**Text provided:**
ScanBit is a tool designed to identify genetically distinct populations of cells within scRNAseq datasets. This repository is dedicated to validating the performance and accuracy of the scanBit tool through various tests and benchmarks. This is the data supporting the scanBit publication: "SCANBIT facilitates identification of tumor cell populations in scRNAseq data using pseudobulked SNV calls".
-
Variant Calling on 10x Flex Data:
- Quantify sequencing error rates at varying read depths using 10x Genomics datasets.
-
Mouse Strain Clustering:
- Validate clustering accuracy for genetically distinct mouse strains (e.g., B6 vs. Balb/c).
-
Tumor Marker Validation:
- Assess accuracy of tumor cell identification using known markers (e.g., GFP, RFP, LTBC).
-
Host-Tumor Genetic Divergence:
- Simulate patient-like scenarios where tumor cells derive from the host mouse strain.

**Directions:**
- A) Transcribe the scanBit description from "ScanBit is a" up to and including "B6 vs. Balb/c).".
- B) Go on with the scanBit description from the point at which it stops.
The rows that come after this sentence are separate material and do not belong to the scanBit description.

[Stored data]
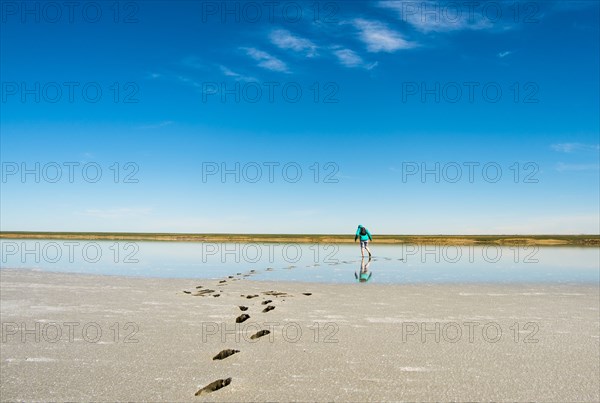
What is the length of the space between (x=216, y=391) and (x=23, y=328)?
6.05 m

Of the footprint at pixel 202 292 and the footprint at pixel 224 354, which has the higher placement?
the footprint at pixel 224 354

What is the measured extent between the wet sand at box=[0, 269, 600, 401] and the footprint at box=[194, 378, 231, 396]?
0.02m

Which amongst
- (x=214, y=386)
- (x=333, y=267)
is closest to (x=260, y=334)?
(x=214, y=386)

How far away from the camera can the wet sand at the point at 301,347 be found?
5730 mm

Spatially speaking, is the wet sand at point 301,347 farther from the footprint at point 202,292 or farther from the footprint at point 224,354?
the footprint at point 202,292

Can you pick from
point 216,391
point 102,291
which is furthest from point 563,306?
point 102,291

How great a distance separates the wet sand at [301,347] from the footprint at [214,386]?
2 cm

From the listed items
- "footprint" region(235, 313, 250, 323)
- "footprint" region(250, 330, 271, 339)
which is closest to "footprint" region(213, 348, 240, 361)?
"footprint" region(250, 330, 271, 339)

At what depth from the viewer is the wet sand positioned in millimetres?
5730

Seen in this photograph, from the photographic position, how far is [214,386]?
5723 mm

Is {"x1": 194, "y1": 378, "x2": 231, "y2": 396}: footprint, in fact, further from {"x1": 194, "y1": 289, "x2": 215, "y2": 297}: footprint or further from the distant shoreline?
the distant shoreline

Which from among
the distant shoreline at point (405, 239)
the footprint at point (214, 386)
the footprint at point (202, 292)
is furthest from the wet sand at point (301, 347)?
the distant shoreline at point (405, 239)

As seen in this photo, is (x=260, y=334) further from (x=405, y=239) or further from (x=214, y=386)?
(x=405, y=239)

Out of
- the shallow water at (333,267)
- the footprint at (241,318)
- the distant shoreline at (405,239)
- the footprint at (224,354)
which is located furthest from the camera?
the distant shoreline at (405,239)
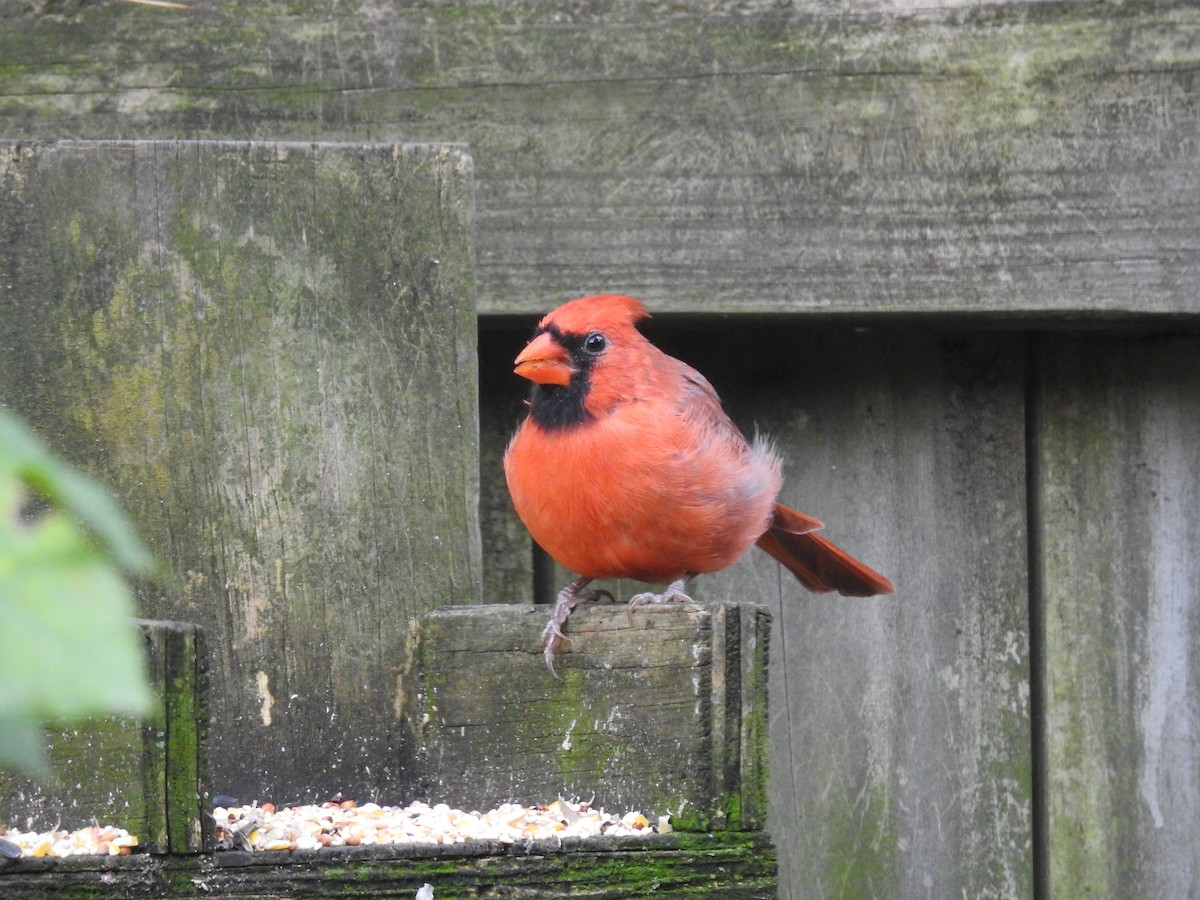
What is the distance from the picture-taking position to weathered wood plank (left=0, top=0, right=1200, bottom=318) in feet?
6.72

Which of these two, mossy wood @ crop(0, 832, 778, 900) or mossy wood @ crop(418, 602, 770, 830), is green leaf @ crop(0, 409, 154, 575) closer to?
mossy wood @ crop(0, 832, 778, 900)

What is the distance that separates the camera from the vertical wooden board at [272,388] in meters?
1.73

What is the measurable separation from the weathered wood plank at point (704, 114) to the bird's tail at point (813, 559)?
35 centimetres

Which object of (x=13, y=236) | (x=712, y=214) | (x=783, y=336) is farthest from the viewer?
(x=783, y=336)

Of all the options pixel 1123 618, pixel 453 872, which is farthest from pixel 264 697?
pixel 1123 618

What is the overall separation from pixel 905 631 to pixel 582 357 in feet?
2.06

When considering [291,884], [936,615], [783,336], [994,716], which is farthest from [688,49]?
[291,884]

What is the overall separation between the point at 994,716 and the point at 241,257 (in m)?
1.24

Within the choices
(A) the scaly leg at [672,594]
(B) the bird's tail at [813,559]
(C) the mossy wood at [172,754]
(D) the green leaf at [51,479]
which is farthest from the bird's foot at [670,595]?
(D) the green leaf at [51,479]

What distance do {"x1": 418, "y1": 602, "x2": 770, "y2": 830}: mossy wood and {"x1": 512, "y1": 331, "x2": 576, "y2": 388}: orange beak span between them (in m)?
0.61

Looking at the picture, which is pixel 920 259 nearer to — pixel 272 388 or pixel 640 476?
pixel 640 476

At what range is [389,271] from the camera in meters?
1.81

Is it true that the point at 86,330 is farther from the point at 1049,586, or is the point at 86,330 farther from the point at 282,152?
the point at 1049,586

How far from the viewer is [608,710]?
1.42 metres
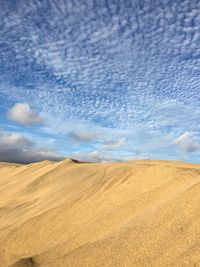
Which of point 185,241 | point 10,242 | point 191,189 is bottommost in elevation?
point 10,242

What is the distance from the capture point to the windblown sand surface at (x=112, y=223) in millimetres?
3209

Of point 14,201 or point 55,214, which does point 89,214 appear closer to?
point 55,214

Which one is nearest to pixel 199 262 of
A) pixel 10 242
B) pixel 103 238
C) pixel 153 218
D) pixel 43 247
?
pixel 153 218

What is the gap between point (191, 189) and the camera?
402 cm

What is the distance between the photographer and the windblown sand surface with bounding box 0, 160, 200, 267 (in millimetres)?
3209

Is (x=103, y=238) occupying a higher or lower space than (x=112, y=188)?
lower

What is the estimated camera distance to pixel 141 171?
5977mm

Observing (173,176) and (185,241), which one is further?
(173,176)

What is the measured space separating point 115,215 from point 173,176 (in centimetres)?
122

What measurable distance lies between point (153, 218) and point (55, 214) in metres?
2.03

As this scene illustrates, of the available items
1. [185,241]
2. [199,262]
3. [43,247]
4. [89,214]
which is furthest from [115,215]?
[199,262]

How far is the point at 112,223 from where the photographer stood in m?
4.21

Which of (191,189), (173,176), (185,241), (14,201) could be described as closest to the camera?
(185,241)

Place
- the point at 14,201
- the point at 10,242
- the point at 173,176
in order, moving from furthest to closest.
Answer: the point at 14,201, the point at 173,176, the point at 10,242
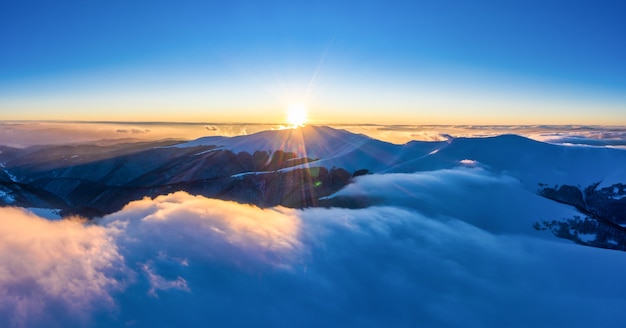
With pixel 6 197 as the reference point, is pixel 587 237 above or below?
above

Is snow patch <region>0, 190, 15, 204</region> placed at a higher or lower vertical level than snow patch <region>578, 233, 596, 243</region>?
lower

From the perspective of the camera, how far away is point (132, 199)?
7092 inches

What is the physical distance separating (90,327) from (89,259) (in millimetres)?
9309

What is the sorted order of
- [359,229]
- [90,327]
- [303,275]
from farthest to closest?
[359,229], [303,275], [90,327]

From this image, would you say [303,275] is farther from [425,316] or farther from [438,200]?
[438,200]

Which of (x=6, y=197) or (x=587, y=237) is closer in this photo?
(x=587, y=237)

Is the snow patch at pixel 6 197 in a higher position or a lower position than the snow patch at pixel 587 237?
lower

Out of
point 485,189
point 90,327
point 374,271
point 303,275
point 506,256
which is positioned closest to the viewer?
point 90,327

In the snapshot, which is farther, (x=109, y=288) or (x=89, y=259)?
(x=89, y=259)

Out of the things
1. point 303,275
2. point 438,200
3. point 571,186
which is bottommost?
point 571,186

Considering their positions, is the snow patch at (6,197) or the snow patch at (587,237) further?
the snow patch at (6,197)

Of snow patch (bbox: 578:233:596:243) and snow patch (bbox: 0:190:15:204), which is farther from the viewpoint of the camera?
snow patch (bbox: 0:190:15:204)

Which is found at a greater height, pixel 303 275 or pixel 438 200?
pixel 303 275

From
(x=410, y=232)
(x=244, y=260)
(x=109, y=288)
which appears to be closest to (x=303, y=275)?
(x=244, y=260)
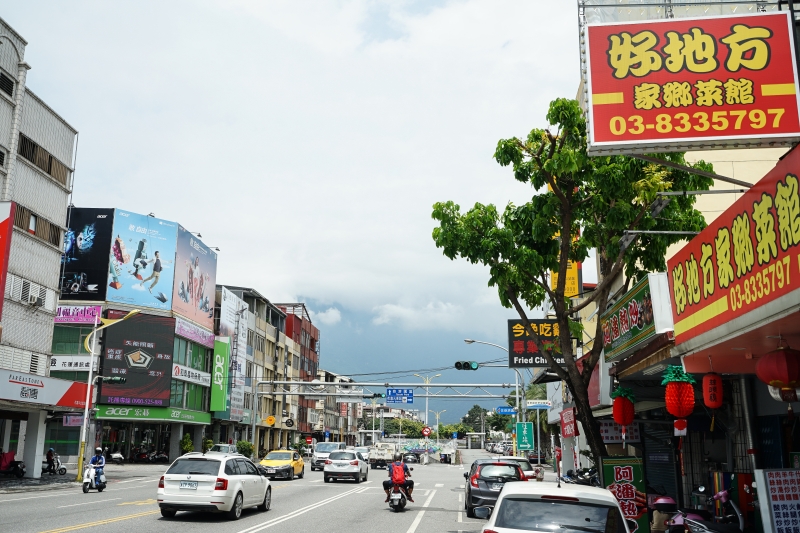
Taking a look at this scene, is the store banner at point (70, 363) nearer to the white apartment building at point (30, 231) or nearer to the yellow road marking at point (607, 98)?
the white apartment building at point (30, 231)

**Set of answers:**
- A)
ScanBit is a tool designed to identify genetically distinct populations of cells within scRNAseq datasets. This repository is dedicated to validating the performance and accuracy of the scanBit tool through various tests and benchmarks. This is the data supporting the scanBit publication: "SCANBIT facilitates identification of tumor cell populations in scRNAseq data using pseudobulked SNV calls".
-
Variant Calling on 10x Flex Data:
- Quantify sequencing error rates at varying read depths using 10x Genomics datasets.
-
Mouse Strain Clustering:
- Validate clustering accuracy for genetically distinct mouse strains (e.g., B6 vs. Balb/c).

- B)
-
Human Patient Tumor Samples:
- Assess scanBit results on human tumor datasets from GEO.
-
Downsampling Analysis:
- Test the minimum number of cells/reads needed for accurate identification of distinct populations.
- Quantify read depth coverage for single-cell downsampling.
-
Run Time and RAM Usage:
- Quantify average computational resource usage for the pipeline.
The data used in this repository comes from a variety of publicly available and internally generated sources including 10x Genomics datasets, GEO and internal experiments. Scripts to download the data are provided in the sbatchCmds/ folder.